Phrases courtes, foisonnement d’images, compositions graphiques, retours à la ligne, cuts, pauses, reprises rapides : chez Olivier Cadiot, le tempo du texte est avant tout musical. Une musique qui ne ménage pas son lecteur et le presse sans cesse de partir à la découverte. Dans l’atelier de l’écrivain, les mots passent et repassent. Longtemps, les phrases cherchent leur place, les virgules changent de ligne. Les textes s’étoffent puis s’amenuisent, pour que ne reste au final, à l’issue d’un processus de plusieurs années, que ce qu’il faut de mots, pour des livres et des romans taillés au plus près de leur finalité. En choisissant d’associer un écrivain à l’édition 2010, il s’agit d’abord d’adopter une écriture, l’une des plus innovantes des deux dernières décennies. Une écriture qui vient de la poésie (L’Art poétic’, 1988), d’une poésie sonore qui résonne, se dit, se souffle, taille dans le vif et bouscule les conventions. Une écriture mise à plat, détricotée et couturée, nourrie de sons, de notes, de pointes cybernétiques, notamment pendant l’aventure de la Revue générale de littérature, dernier laboratoire littéraire de la fin du XXe siècle, qu’Olivier Cadiot fonde avec Pierre Alferi en 1995. Chez P.O.L, paraît ensuite une série d’ouvrages à la limite du roman : Futur, ancien, fugitif (1993), Le Colonel des Zouaves (1997), Retour définitif et durable de l’être aimé (2002), Fairy Queen (2002), Un nid pour quoi faire (2007). Tous allient sentiments et images, sensations et réminiscences, trivialité et métaphysique, autobiographie et captures du réel, passé et présent, au sein d’une langue à la texture inédite.

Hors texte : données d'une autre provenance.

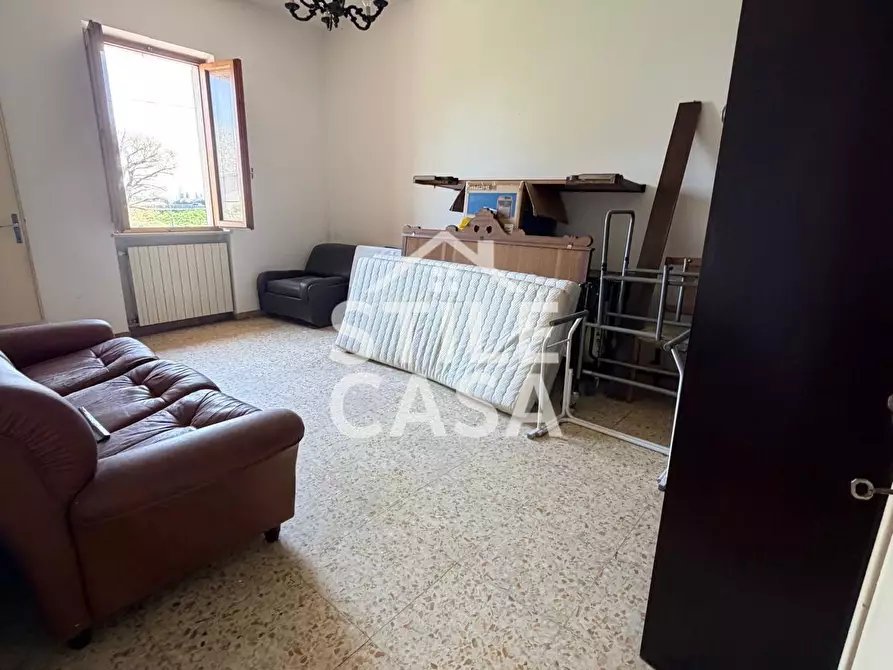 Immagine 43 di Villa in vendita  a Altopascio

L’homme Cadiot, c’est aussi un style : drôle, passionné, à l’écoute, généreux. Il sait jouer collectif mais, travailleur méticuleux, il a aussi besoin de moments de solitude, qu’il met à profit lors de longs isolements volontaires entre les Buttes-Chaumont et la Charente. Curieux de tout, ses collaborations sont aussi hétérogènes que multiples. Il a travaillé avec des musiciens (Georges Aperghis, Rodolphe Burger, Benoît Delbecq), des poètes (Pierre Alferi, Bernard Heidsieck, Emmanuel Hocquard), des exégètes (sous la direction de Frédéric Boyer pour la nouvelle traduction de la Bible), mais aussi des philosophes, des hommes de science, de théâtre ou de cinéma. Tout cela sans jamais s’éparpiller : il sait qu’il lui faut construire serrée la meurtrière par laquelle il veut regarder le monde. En 1993, Olivier Cadiot rencontre le théâtre. À la demande du metteur en scène Ludovic Lagarde, il écrit une pièce, Soeurs et Frères, qui le questionne sur l’écriture dramatique. Il y reviendra autrement : l’obstination de Ludovic Lagarde permettra un faufilement du duo vers la scène. Adaptations de livres déjà parus, montages-découpages incarnés via le personnage récurrent de Robinson et l’acteur complice Laurent Poitrenaux, le tandem s’illustre en quatre spectacles, du monologue soliloquant à la comédie chorale : Le Colonel des Zouaves (1998), Retour définitif et durable de l’être aimé (2003), Fairy Queen (2004) et Un nid pour quoi faire, initié en 2009. Différent, son théâtre en mots-voix, en mouvements-lumières, en macro-microscope propose aux spectateurs une expérience de jubilation rare.